--- Start ---

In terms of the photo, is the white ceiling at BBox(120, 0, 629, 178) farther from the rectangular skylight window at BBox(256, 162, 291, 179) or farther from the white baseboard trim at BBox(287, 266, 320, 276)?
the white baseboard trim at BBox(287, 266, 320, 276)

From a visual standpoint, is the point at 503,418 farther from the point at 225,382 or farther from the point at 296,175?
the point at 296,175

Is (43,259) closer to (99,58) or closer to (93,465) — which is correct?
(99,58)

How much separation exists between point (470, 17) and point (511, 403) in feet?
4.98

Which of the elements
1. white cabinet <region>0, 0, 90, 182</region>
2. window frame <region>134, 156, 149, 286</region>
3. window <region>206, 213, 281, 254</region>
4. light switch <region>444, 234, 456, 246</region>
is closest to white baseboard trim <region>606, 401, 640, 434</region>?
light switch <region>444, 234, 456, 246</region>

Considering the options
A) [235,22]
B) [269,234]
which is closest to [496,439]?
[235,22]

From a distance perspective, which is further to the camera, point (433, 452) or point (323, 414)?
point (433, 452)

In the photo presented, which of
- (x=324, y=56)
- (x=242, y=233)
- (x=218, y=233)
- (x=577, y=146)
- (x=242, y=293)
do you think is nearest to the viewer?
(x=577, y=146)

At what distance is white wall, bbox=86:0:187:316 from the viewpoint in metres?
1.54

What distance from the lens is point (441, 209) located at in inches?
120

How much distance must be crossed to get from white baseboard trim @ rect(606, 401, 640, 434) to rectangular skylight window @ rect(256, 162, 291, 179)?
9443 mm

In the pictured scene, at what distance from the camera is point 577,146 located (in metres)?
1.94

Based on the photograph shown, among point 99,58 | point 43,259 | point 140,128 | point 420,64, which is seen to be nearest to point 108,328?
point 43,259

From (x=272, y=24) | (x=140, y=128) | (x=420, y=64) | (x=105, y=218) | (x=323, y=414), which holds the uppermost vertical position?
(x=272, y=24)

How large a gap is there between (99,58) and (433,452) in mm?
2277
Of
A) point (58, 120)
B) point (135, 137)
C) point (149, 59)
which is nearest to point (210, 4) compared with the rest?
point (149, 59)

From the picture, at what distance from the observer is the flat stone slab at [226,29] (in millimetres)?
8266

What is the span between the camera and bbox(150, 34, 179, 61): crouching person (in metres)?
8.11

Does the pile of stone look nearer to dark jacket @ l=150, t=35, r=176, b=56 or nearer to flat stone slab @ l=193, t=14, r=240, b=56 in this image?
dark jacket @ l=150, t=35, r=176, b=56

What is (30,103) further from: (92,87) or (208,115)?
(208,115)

--- End ---

** EXERCISE BRIEF **
Print the entries again word for word, beginning at the line that contains "How large a" and continuing through the last line of the entries.

** WRITTEN RESPONSE **
How large a gap is there between (99,58) and (433,452) in mm?
2277
Of
A) point (58, 120)
B) point (135, 137)
C) point (149, 59)
which is nearest to point (210, 4) compared with the rest?
point (149, 59)

From the picture, at what distance from the observer is the flat stone slab at [226,29] (in millimetres)?
8266

What is the span between the camera and bbox(150, 34, 179, 61): crouching person (in metres)?
8.11

Does the pile of stone look nearer to dark jacket @ l=150, t=35, r=176, b=56 or nearer to flat stone slab @ l=193, t=14, r=240, b=56 in this image?
dark jacket @ l=150, t=35, r=176, b=56

What is (30,103) further from: (92,87) or (208,115)?
(208,115)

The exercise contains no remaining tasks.